Putting data and behavioral economics into the context of customer advocacy, you can see how it cuts both ways. On the one hand, you have more data at your fingertips to create new value for customers. But then again, the ability to quickly analyze those mountains of data and effectively reach customers at the right time and right place, and intuit their emotions is challenging. It’s clear that finding new and innovative ways to engage customers is critical to the stability of businesses. Responding to these changes has ushered in the “thinking era.”

Thinking about customers so customers think about you

The thinking era enables businesses to respond to individual needs, at scale, and to know what customers need or want, often before they do.

We see evidence of the thinking era in the rise of personalized apps on phones and the technology in cars and homes that truly recognizes customers as individuals.
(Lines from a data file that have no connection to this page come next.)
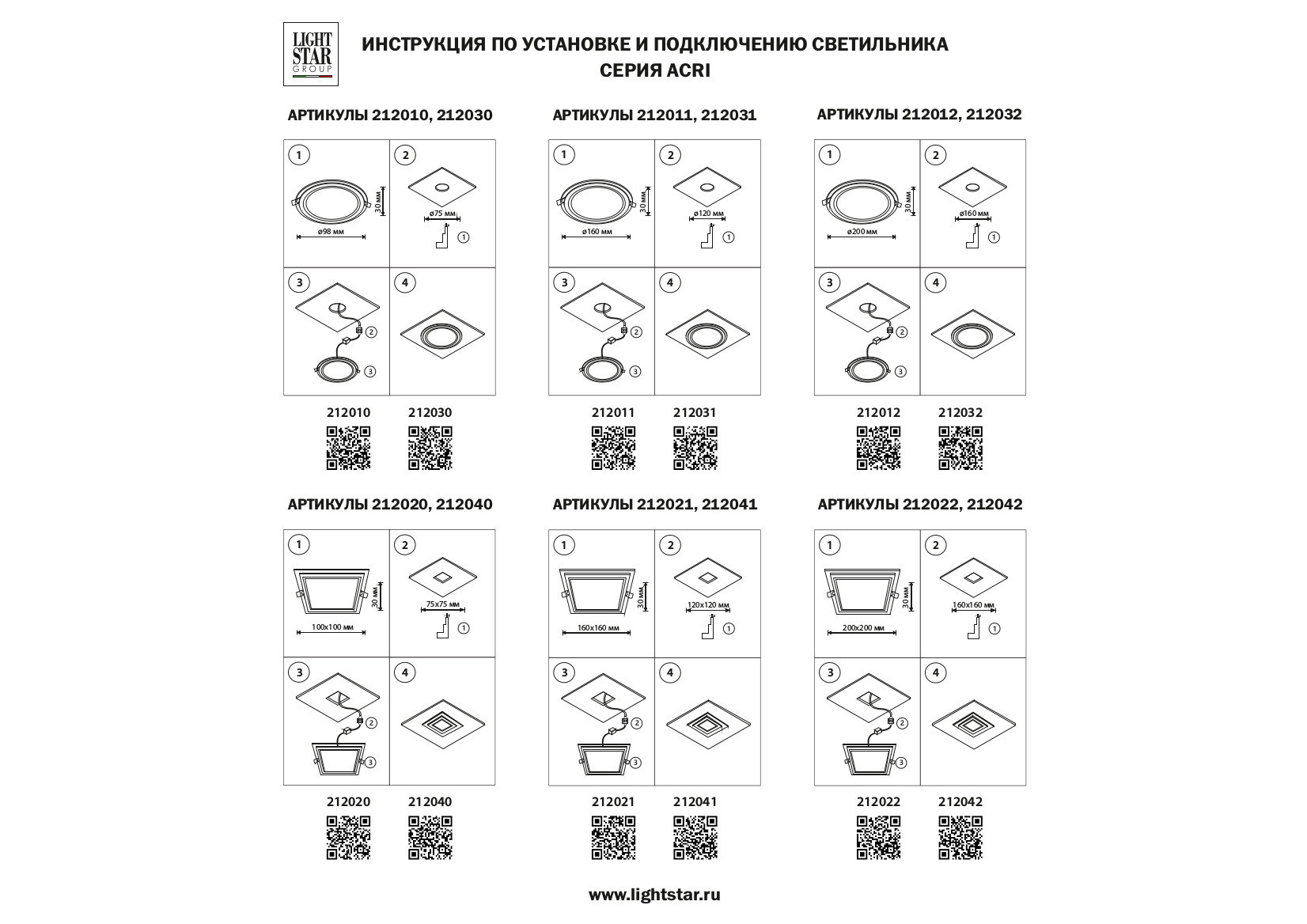 Встраиваемый светильник LightStar ACRI 212030_LS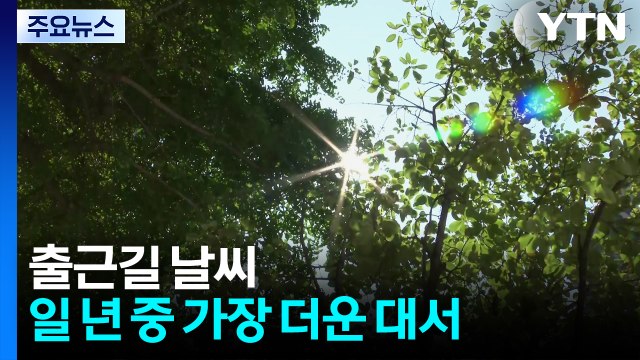 [출근길 YTN 날씨 7/22] 절기 '대서', 폭염 속 곳곳 소나기...경기 연천 '호우특보' / YTN
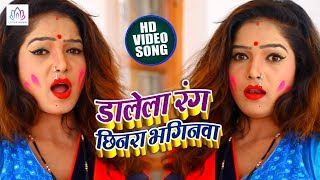 डालेला रंग #छिनरा भगिनवा | 2019 HOLI #VIDEO | Prem Mishra Pardesi | New Bhojpuri Holi Song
It’s also being used for personalized online shopping experiences that are far more sophisticated than referral engines. And we’re seeing more interest from the healthcare community to deliver proactive recommendations tailored to individual lifestyles and DNA. In its most impressive instantiation, the thinking era is seen in Thinking Machines, like IBM’s Watson and helping to solve difficult challenges like cancer and simpler questions like how to engage with customers.

At the heart of the thinking era is this: The more engaged customers and patients are, the more engaging experiences become through increasingly personalized recommendations that are not only relevant to them, but also relevant in the context of the situation. Done right, this leaves an indelible mark in the hearts and minds of customers and paves the way for more authentic customer interactions, loyalty, and advocacy.

As with any new era, there are those who meet it with skepticism. In the thinking era, this often leads to healthy discussions about man versus machine. But it’s not an either/or situation. Rather, it’s man and machine working together to create more enriching customer experiences. It allows businesses to create new value by further personalizing the way they approach and engage customers as individuals. These are the new realities of marketing and business. Understanding and embracing them is critical to the success of customer advocacy programs.

Now is the time to double down on customer engagement, especially given the latest facts on customer retention and engagement. According to Gallup Research 70% of B2B customers at any moment are willing to take their business elsewhere. Also, only 30% of B2B customers identify as being engaged with the brands they procure. Meanwhile, B2B businesses with highly engaged customers experience 55% higher share of wallet; 63% lower attrition rates; 50% higher revenue sales.

Make no mistake – the thinking era is upon us. As it evolves, it will change the business model of forward-looking companies. Winners will embrace it as a way to engage customers in new and innovative ways.